__OBJECTIVE__: Restate the entries below verbatim.

__WORKING DATA__:

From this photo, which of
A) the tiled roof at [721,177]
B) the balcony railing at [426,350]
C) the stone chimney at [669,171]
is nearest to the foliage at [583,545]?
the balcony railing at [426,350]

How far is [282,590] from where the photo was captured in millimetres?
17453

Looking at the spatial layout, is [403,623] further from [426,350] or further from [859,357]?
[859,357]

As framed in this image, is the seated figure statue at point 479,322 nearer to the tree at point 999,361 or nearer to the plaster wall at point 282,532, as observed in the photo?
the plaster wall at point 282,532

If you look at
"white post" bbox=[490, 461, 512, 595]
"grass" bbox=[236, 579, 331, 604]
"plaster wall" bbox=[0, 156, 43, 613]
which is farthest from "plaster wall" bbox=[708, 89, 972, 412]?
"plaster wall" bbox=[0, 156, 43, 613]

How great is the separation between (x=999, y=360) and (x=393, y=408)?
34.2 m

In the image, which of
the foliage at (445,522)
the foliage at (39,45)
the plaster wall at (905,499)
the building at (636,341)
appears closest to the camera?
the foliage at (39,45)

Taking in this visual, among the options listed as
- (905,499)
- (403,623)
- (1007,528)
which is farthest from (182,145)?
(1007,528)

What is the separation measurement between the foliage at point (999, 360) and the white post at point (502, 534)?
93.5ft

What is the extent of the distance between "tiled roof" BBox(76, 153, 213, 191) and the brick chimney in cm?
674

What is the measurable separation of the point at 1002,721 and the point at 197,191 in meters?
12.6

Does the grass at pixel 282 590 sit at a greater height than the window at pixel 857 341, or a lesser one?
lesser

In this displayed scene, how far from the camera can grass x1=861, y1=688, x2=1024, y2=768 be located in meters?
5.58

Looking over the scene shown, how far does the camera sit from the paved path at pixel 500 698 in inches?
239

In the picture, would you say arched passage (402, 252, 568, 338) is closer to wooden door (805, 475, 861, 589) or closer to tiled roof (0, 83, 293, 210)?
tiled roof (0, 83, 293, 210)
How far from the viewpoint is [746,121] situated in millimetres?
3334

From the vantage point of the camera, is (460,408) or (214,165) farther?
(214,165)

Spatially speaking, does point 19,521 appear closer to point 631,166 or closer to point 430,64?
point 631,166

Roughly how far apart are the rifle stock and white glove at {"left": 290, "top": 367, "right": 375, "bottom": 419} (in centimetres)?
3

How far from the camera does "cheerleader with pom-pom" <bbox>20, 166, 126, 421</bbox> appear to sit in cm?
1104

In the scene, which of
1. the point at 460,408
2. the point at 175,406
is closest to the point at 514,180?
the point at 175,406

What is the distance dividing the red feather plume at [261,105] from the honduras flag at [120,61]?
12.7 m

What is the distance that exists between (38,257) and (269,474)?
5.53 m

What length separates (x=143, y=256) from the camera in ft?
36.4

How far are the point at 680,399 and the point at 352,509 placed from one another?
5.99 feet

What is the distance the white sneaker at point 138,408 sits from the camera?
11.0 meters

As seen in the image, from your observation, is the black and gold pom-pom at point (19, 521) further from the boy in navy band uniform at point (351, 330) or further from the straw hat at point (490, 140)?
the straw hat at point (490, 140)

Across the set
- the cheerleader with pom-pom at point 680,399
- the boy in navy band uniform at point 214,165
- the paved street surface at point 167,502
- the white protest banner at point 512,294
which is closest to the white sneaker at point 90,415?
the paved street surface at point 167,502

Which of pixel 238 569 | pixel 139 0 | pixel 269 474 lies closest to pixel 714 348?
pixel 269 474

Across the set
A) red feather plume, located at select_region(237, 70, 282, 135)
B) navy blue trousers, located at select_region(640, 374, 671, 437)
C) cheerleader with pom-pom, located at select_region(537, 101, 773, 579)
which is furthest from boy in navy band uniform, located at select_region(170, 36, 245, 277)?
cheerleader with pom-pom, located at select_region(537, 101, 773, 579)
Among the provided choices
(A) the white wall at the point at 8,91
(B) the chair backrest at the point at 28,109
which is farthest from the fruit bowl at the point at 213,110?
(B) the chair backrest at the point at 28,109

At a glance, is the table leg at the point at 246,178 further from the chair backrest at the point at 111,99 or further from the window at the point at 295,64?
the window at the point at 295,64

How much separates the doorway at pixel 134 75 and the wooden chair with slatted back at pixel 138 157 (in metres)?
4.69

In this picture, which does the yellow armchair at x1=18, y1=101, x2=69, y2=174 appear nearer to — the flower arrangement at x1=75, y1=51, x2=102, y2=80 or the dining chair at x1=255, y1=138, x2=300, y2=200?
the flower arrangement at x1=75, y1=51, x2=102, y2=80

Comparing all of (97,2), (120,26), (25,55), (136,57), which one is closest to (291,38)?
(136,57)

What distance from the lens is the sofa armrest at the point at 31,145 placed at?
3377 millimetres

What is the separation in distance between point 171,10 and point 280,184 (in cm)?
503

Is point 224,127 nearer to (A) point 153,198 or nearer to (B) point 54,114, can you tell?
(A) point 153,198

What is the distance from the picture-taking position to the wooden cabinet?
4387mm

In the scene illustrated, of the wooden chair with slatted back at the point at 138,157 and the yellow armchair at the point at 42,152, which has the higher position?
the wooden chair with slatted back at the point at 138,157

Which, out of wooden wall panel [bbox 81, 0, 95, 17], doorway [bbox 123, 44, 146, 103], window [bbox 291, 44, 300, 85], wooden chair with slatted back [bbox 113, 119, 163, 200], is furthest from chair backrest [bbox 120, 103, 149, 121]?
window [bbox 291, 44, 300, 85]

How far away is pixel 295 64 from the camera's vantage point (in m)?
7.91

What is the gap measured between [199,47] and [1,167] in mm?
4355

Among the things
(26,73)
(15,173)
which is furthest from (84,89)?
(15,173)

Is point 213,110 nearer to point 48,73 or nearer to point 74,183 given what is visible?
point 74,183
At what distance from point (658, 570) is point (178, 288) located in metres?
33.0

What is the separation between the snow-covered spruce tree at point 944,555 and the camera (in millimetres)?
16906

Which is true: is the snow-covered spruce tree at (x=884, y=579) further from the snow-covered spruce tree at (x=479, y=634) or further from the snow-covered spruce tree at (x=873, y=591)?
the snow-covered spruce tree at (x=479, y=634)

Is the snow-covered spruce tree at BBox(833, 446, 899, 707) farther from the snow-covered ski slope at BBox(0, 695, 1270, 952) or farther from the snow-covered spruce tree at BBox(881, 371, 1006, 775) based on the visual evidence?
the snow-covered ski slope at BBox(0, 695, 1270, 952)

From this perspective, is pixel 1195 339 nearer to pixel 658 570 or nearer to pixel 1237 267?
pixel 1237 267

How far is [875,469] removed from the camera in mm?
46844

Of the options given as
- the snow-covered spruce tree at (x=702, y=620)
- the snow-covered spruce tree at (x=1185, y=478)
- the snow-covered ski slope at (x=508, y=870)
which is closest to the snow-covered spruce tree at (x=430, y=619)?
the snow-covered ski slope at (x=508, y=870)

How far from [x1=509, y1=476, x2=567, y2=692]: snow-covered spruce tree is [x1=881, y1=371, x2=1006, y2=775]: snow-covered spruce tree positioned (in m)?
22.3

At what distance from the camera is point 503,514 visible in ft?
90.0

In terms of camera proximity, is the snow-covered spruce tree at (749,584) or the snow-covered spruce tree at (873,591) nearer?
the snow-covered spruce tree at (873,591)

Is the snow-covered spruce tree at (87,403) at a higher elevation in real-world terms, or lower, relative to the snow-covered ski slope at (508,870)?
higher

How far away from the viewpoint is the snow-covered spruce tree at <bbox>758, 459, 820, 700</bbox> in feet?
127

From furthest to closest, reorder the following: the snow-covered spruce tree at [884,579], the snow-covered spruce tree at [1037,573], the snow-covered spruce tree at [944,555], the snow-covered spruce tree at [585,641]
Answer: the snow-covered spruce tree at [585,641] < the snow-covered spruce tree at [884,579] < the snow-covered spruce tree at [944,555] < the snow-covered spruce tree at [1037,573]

__RESPONSE TO THE EXERCISE__:
From this photo, which of
A) the tiled roof at [721,177]
B) the balcony railing at [426,350]
C) the stone chimney at [669,171]
is nearest to the foliage at [583,545]?
the balcony railing at [426,350]

How far is [282,590] from where the photo was captured in millimetres?
17453

Looking at the spatial layout, is [403,623] further from [426,350] or further from [859,357]?
[859,357]

As framed in this image, is the seated figure statue at point 479,322 nearer to the tree at point 999,361 or nearer to the plaster wall at point 282,532, as observed in the photo?
the plaster wall at point 282,532

If you look at
"white post" bbox=[490, 461, 512, 595]
"grass" bbox=[236, 579, 331, 604]
"plaster wall" bbox=[0, 156, 43, 613]
which is farthest from "plaster wall" bbox=[708, 89, 972, 412]?
"plaster wall" bbox=[0, 156, 43, 613]

How great is the separation between (x=999, y=360) and (x=393, y=408)?
34.2 m

In the image, which of
the foliage at (445,522)
the foliage at (39,45)
the plaster wall at (905,499)
the building at (636,341)
appears closest to the camera?
the foliage at (39,45)

Taking in this visual, among the options listed as
- (905,499)
- (403,623)
- (1007,528)
which is farthest from (182,145)?
(1007,528)

What is the separation measurement between the foliage at point (999, 360) and the white post at point (502, 534)?
93.5ft

What is the extent of the distance between "tiled roof" BBox(76, 153, 213, 191) and the brick chimney in cm?
674

What is the measurable separation of the point at 1002,721 and the point at 197,191 in meters?
12.6

Does the grass at pixel 282 590 sit at a greater height than the window at pixel 857 341, or a lesser one?
lesser

In this displayed scene, how far from the camera can grass x1=861, y1=688, x2=1024, y2=768 be located in meters?
5.58

Looking over the scene shown, how far does the camera sit from the paved path at pixel 500 698 in inches?
239

In the picture, would you say arched passage (402, 252, 568, 338) is closer to wooden door (805, 475, 861, 589) or closer to tiled roof (0, 83, 293, 210)?
tiled roof (0, 83, 293, 210)
How far from the viewpoint is [746,121] situated in millimetres?
3334

From the vantage point of the camera, is (460,408) or (214,165) farther?
(214,165)

Spatially speaking, does point 19,521 appear closer to point 631,166 or closer to point 430,64?
point 631,166

Roughly how far apart are the rifle stock and white glove at {"left": 290, "top": 367, "right": 375, "bottom": 419} (in centimetres)?
3

How far from the camera does "cheerleader with pom-pom" <bbox>20, 166, 126, 421</bbox> appear to sit in cm?
1104

In the scene, which of
1. the point at 460,408
2. the point at 175,406
is closest to the point at 514,180?
the point at 175,406

What is the distance dividing the red feather plume at [261,105] from the honduras flag at [120,61]?
12.7 m

What is the distance that exists between (38,257) and (269,474)?
5.53 m

What length separates (x=143, y=256) from the camera in ft?
36.4

How far are the point at 680,399 and the point at 352,509 placed from one another?
5.99 feet

What is the distance the white sneaker at point 138,408 sits from the camera?
11.0 meters

As seen in the image, from your observation, is the black and gold pom-pom at point (19, 521) further from the boy in navy band uniform at point (351, 330) or further from the straw hat at point (490, 140)?
the straw hat at point (490, 140)

Across the set
- the cheerleader with pom-pom at point 680,399
- the boy in navy band uniform at point 214,165
- the paved street surface at point 167,502
- the white protest banner at point 512,294
which is closest to the white sneaker at point 90,415?
the paved street surface at point 167,502

Which of pixel 238 569 | pixel 139 0 | pixel 269 474 lies closest to pixel 714 348?
pixel 269 474

Across the set
A) red feather plume, located at select_region(237, 70, 282, 135)
B) navy blue trousers, located at select_region(640, 374, 671, 437)
C) cheerleader with pom-pom, located at select_region(537, 101, 773, 579)
which is furthest from boy in navy band uniform, located at select_region(170, 36, 245, 277)?
cheerleader with pom-pom, located at select_region(537, 101, 773, 579)
Among the provided choices
(A) the white wall at the point at 8,91
(B) the chair backrest at the point at 28,109
which is farthest from the fruit bowl at the point at 213,110?
(B) the chair backrest at the point at 28,109

At a glance, is the table leg at the point at 246,178 further from the chair backrest at the point at 111,99 or further from the window at the point at 295,64?
the window at the point at 295,64

How much separates the doorway at pixel 134 75 and the wooden chair with slatted back at pixel 138 157 (in metres)?
4.69

In this picture, which does the yellow armchair at x1=18, y1=101, x2=69, y2=174 appear nearer to — the flower arrangement at x1=75, y1=51, x2=102, y2=80 or the dining chair at x1=255, y1=138, x2=300, y2=200?
the flower arrangement at x1=75, y1=51, x2=102, y2=80

Comparing all of (97,2), (120,26), (25,55), (136,57), which one is closest to (291,38)?
(136,57)

What distance from the lens is the sofa armrest at the point at 31,145 placed at?
3377 millimetres

What is the separation in distance between point 171,10 and point 280,184 (in cm)?
503

Is point 224,127 nearer to (A) point 153,198 or nearer to (B) point 54,114, can you tell?
(A) point 153,198

What is the distance from the picture-taking position to the wooden cabinet?
4387mm

In the scene illustrated, of the wooden chair with slatted back at the point at 138,157 and the yellow armchair at the point at 42,152, which has the higher position?
the wooden chair with slatted back at the point at 138,157

Which, out of wooden wall panel [bbox 81, 0, 95, 17], doorway [bbox 123, 44, 146, 103], window [bbox 291, 44, 300, 85], wooden chair with slatted back [bbox 113, 119, 163, 200], is furthest from chair backrest [bbox 120, 103, 149, 121]?
window [bbox 291, 44, 300, 85]

How far away is pixel 295 64 from the camera's vantage point (in m)?
7.91

What is the gap measured between [199,47] and [1,167] in mm?
4355

Among the things
(26,73)
(15,173)
which is furthest from (84,89)?
(15,173)

Is point 213,110 nearer to point 48,73 or nearer to point 74,183 given what is visible?
point 74,183
At what distance from point (658, 570) is point (178, 288) located in metres?
33.0

What is the separation between the snow-covered spruce tree at point 944,555 and the camera (in millimetres)?
16906

Which is true: is the snow-covered spruce tree at (x=884, y=579) further from the snow-covered spruce tree at (x=479, y=634) or further from the snow-covered spruce tree at (x=873, y=591)?
the snow-covered spruce tree at (x=479, y=634)

Is the snow-covered spruce tree at BBox(833, 446, 899, 707) farther from the snow-covered ski slope at BBox(0, 695, 1270, 952) or farther from the snow-covered spruce tree at BBox(881, 371, 1006, 775) based on the visual evidence?
the snow-covered ski slope at BBox(0, 695, 1270, 952)

From this perspective, is pixel 1195 339 nearer to pixel 658 570 or nearer to pixel 1237 267?
pixel 1237 267

How far is [875,469] removed from the camera in mm?
46844

Of the options given as
- the snow-covered spruce tree at (x=702, y=620)
- the snow-covered spruce tree at (x=1185, y=478)
- the snow-covered ski slope at (x=508, y=870)
which is closest to the snow-covered spruce tree at (x=430, y=619)?
the snow-covered ski slope at (x=508, y=870)

How far from [x1=509, y1=476, x2=567, y2=692]: snow-covered spruce tree is [x1=881, y1=371, x2=1006, y2=775]: snow-covered spruce tree positioned (in m)?
22.3

At what distance from the camera is point 503,514 visible in ft?
90.0

In terms of camera proximity, is the snow-covered spruce tree at (749,584) or the snow-covered spruce tree at (873,591) nearer?
the snow-covered spruce tree at (873,591)

Is the snow-covered spruce tree at (87,403) at a higher elevation in real-world terms, or lower, relative to the snow-covered ski slope at (508,870)?
higher

How far away from the viewpoint is the snow-covered spruce tree at <bbox>758, 459, 820, 700</bbox> in feet?
127

From furthest to closest, reorder the following: the snow-covered spruce tree at [884,579], the snow-covered spruce tree at [1037,573], the snow-covered spruce tree at [944,555], the snow-covered spruce tree at [585,641]
Answer: the snow-covered spruce tree at [585,641] < the snow-covered spruce tree at [884,579] < the snow-covered spruce tree at [944,555] < the snow-covered spruce tree at [1037,573]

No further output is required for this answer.